We need the code to be able to determine the size of the string on its own. And we can easily implement that through a call to nchar. This function gives us the size of a vector. With a string that means the returned number is also synonymous with the last character within it. We can just pass ourString to nchar to get the numerical position of the last character in the string. But note that we’re not selecting a character to delete. We’re actually selecting everything we want to save from deletion. As such, we want to pass the final character number -1. That means we’ll select text in ourString that starts with the first character and ends with the penultimate. The substr function has now copied all the text in ourString except the last character. With that finished it assigns the modified string back to ourString. We proceed to print that string out. And the _ is now absent from ourString. But there is another, more advanced, variation on this concept that we can use.
Regex Allows for More Precise Selections
The substr function is certainly easy to use. But in some cases, it can be described as simple to a fault. The prior example highlighted the fact that we needed to call a function as an argument to provide subtr with an endpoint to stop its string selection. Wouldn’t it be nice if we had a way to just directly communicate that fact? We do if we use sub instead of substr. Take a look at the following example.

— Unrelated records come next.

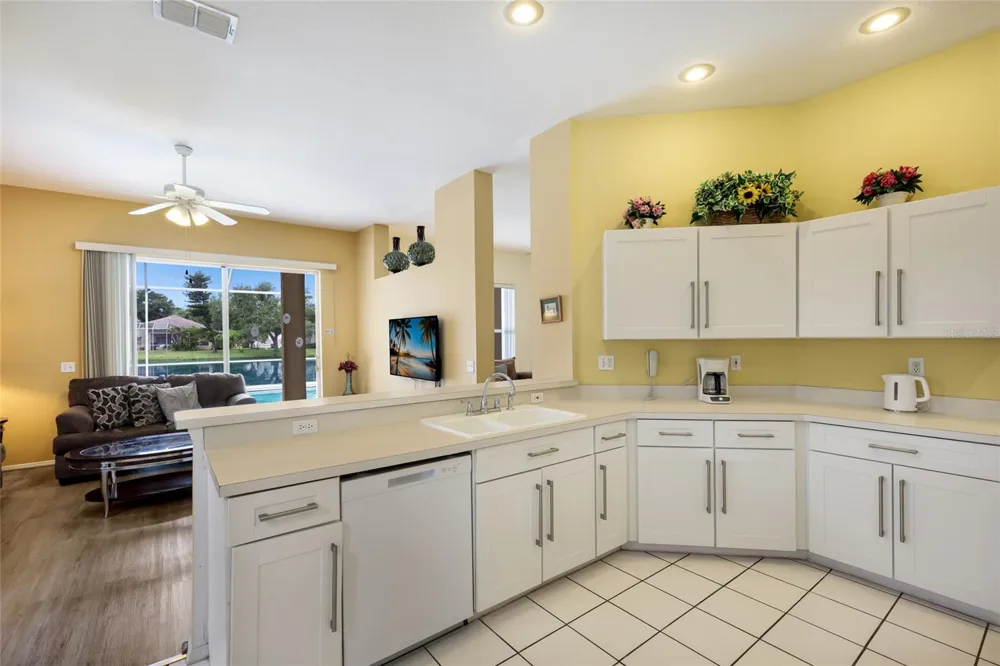 230 41ST STREET NE Bradenton, FL 34208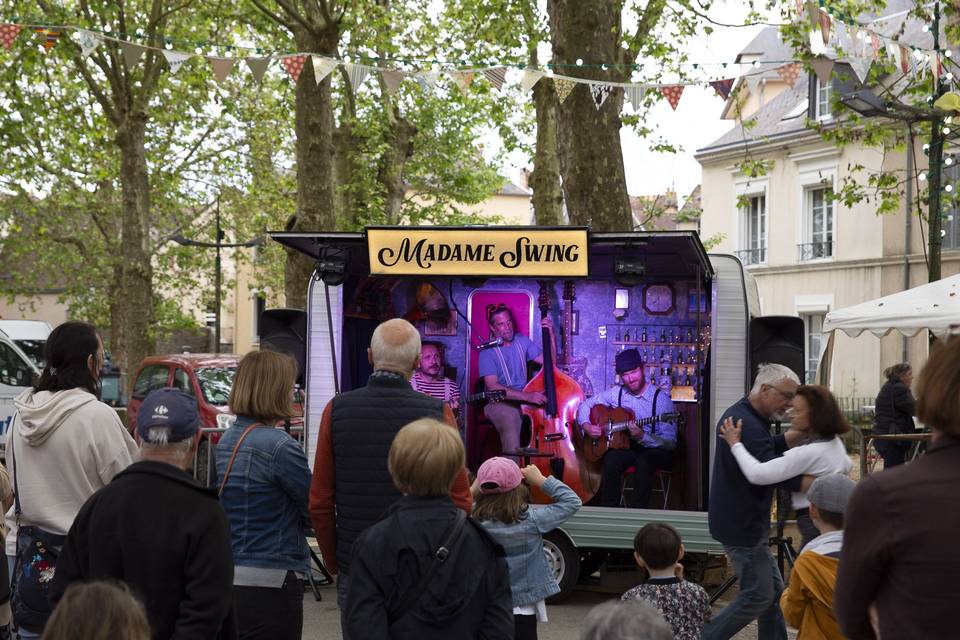 Madame Swing Guinguette Mobile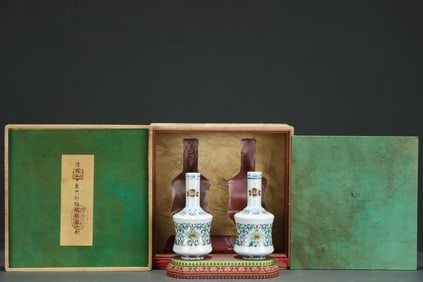 A Pair of Exquisite Doucai Lotus Pattern Vase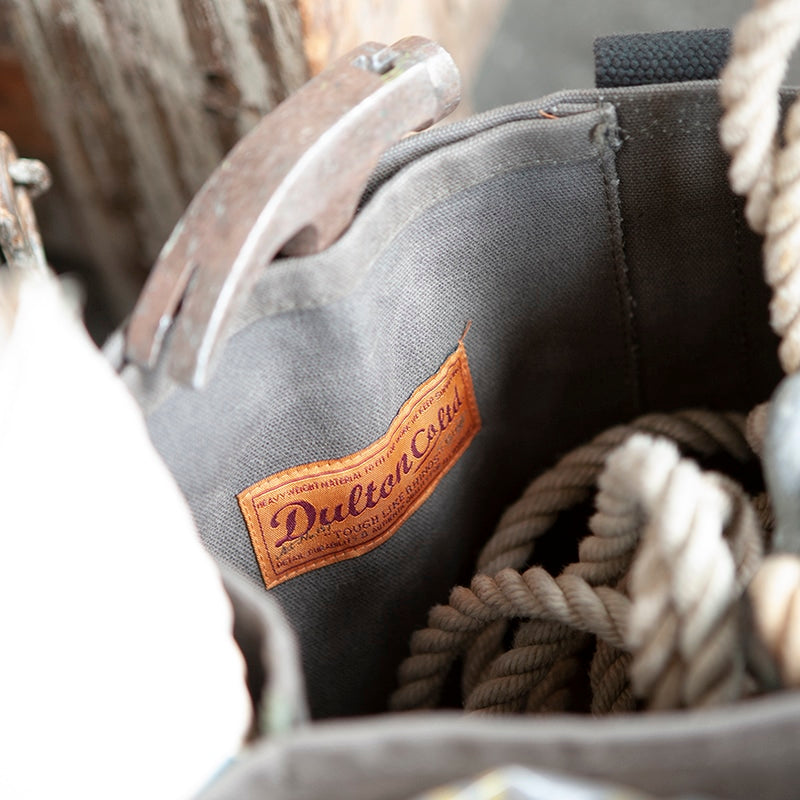 働く人に使って欲しい、頼りになるバッグ WORKER BAG OLIVE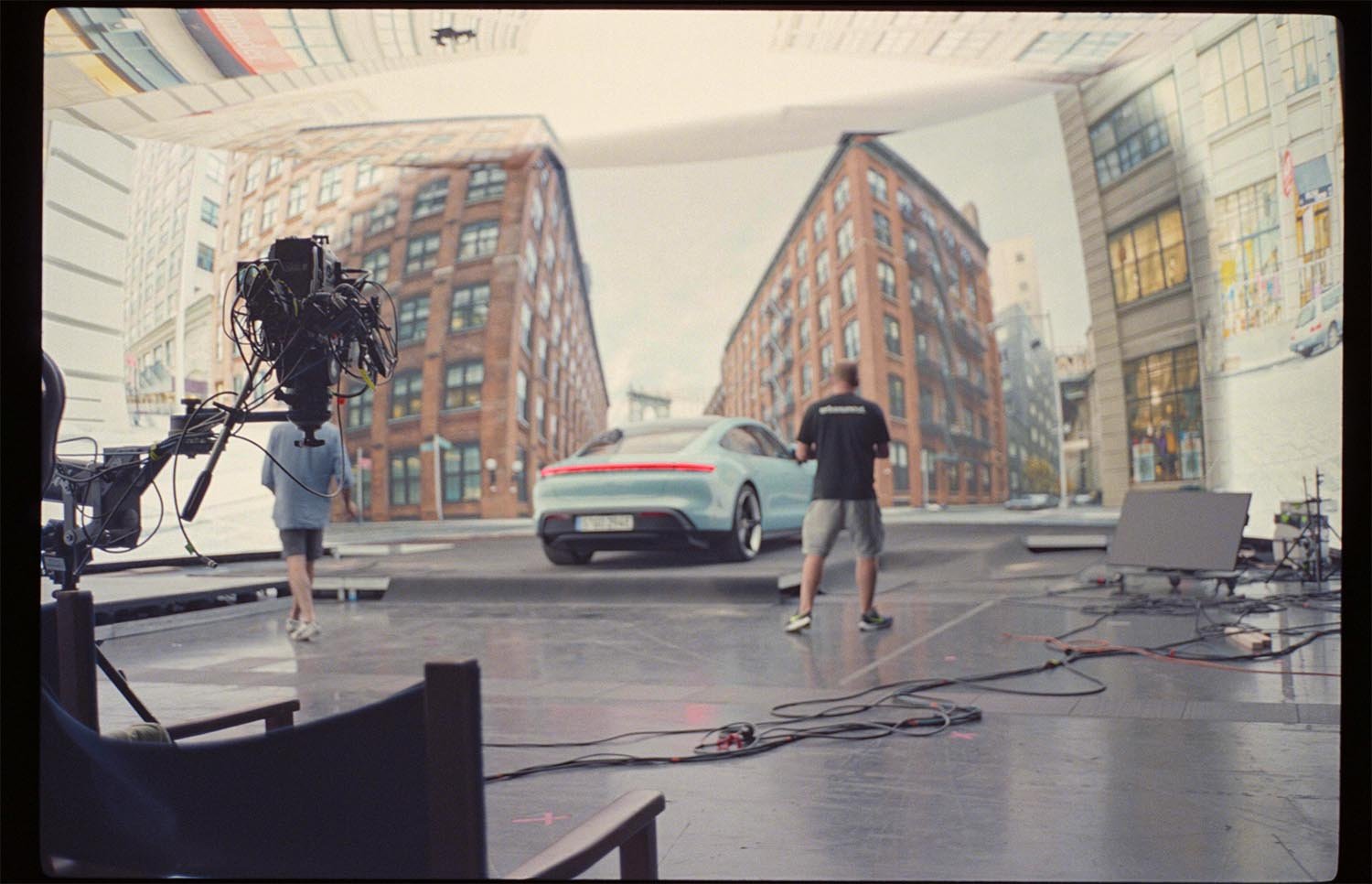 Filmproduktion München Hyperbowl Studio Porsche Taycan vor New York Kulisse im Studio
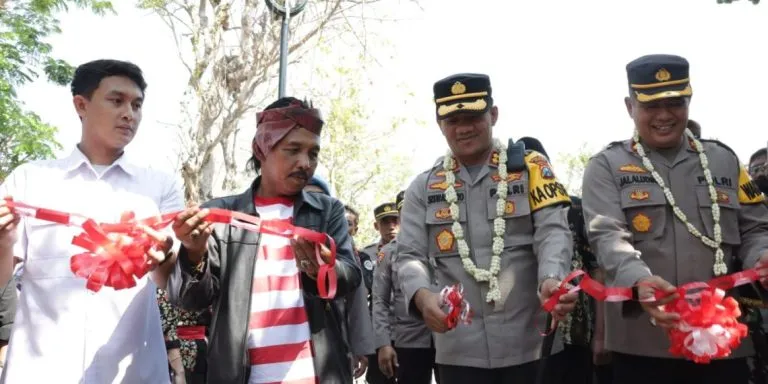 Kapolres Sampang AKBP Siswantoro Resmikan Kampung Bebas Narkoba Di Desa Pacanggaan Pangarengan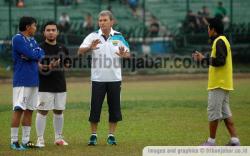 Pelatih Persib Genjot Fisik Pemain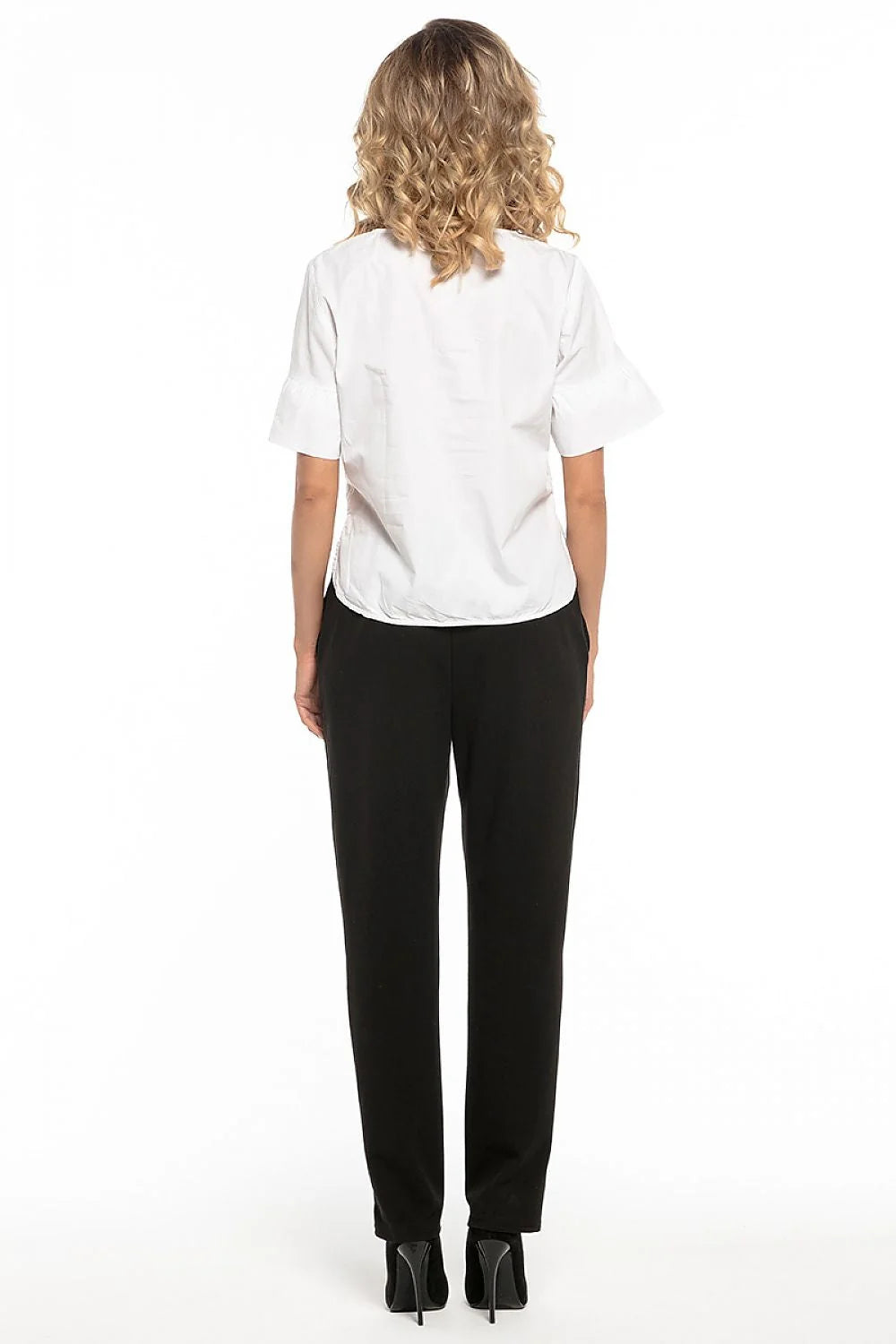 Pantalon femme bleu élégant en tissu lisse avec poches latérales, idéal pour bureau chic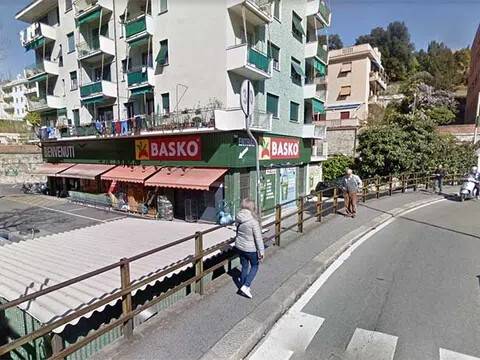 appartamento in vendita a Genova in zona Sturla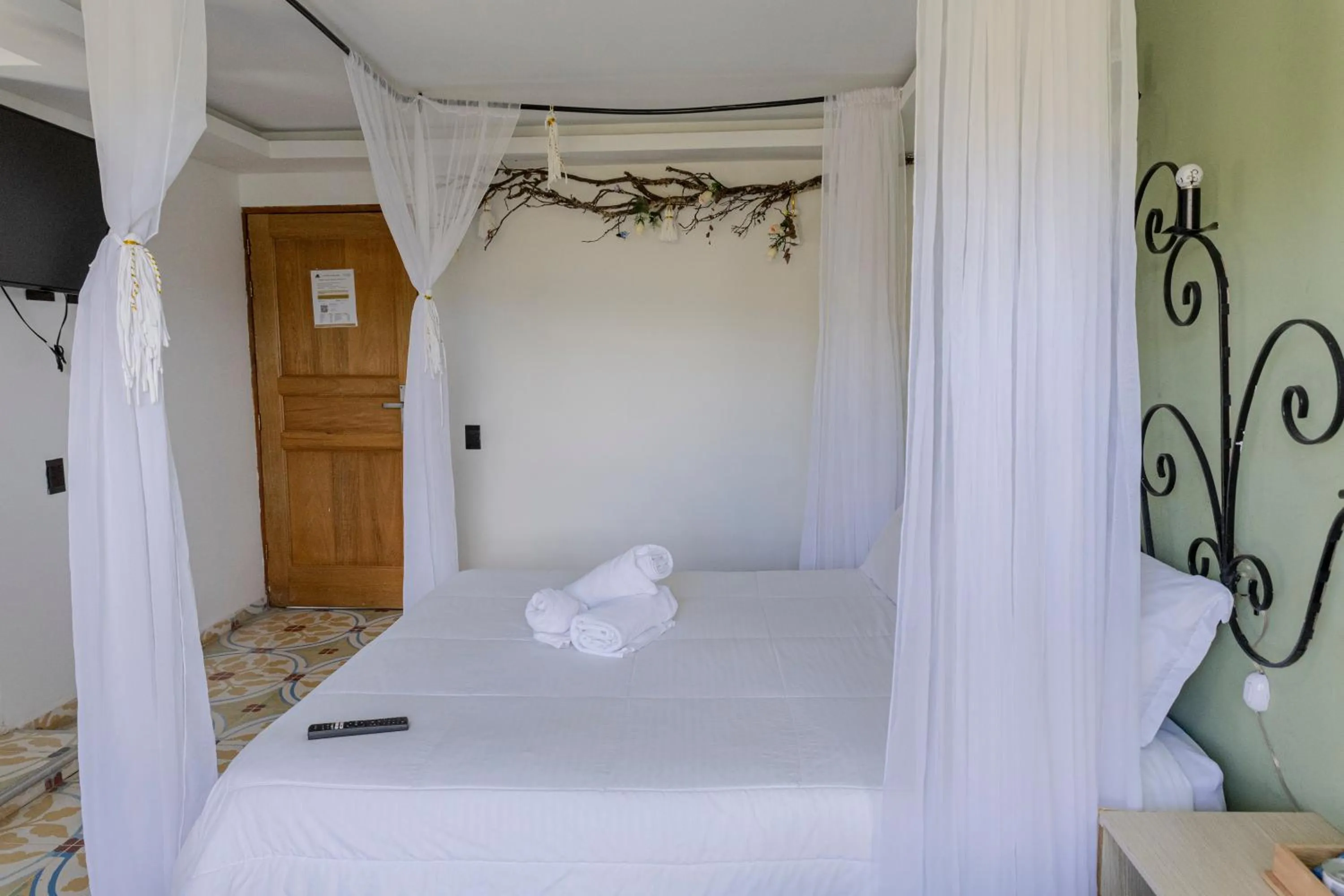 Bed in Hotel Bahia Del Faro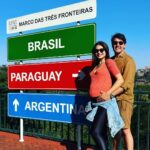 Bruno De Luca Instagram - Marco das três fronteiras, em Foz do Iguaçu. Comam a empanada da Argentina, um churrasquinho do Brasil e um churros do Paraguai. Em outubro no Vai Pra Onde, Mozão?, no @multishow . Marco 3 Fronteiras - Brasil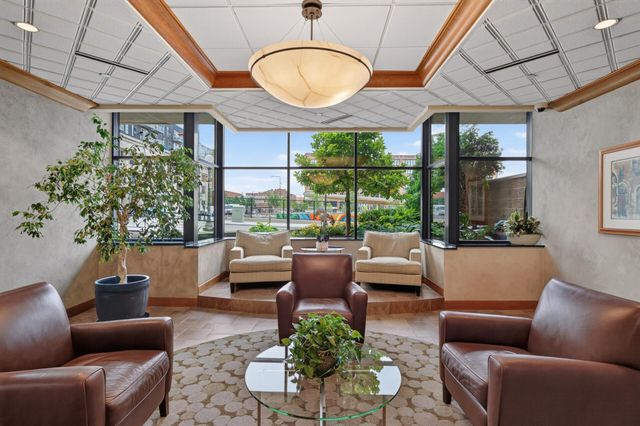 78 10th E Street 1909, Saint Paul, MN 55101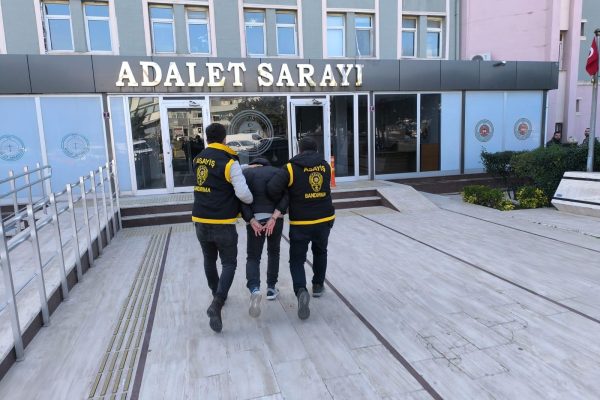 İŞYERİNE GİREN HIRSIZ TUTUKLANDI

ourString <- “The quick brown fox jumps over the lazy dog._”
ourString <- sub(“.$”, “”, ourString)
This is fairly similar to the previous code block. But note that the arguments passed to sub differ considerably from our prior work. The initial argument for sub is where the magic really happens. It uses a regular expression, aka regex, for text selection. Take a look at that argument, which reads as “.$”. We enclose the regex as a string in order to pass it all as a single command. The . is regex’s wild card value. It essentially says that any value in that position will trigger a positive match. So when the next character, the $ anchor is called, the wild card will always provide a positive result. The $ itself is a code for the end of a string. So we can take all of that explanation together to read it as one simple command. Look at the end of the string and as long as there’s any character prior to that end then you have a match. In this case, it’s the _ character.
With the regex match processed, the next argument is called. The matched character pattern will be replaced by a string consisting of “”. Since there’s nothing in that replacement string it’ll delete any replaced character. So the sub function essentially deletes the _ character. The final result after performing that deletion is then assigned back to ourString. And, finally, the newly modified string is printed to screen. We now see ourString correctly formatted and with the last character removed.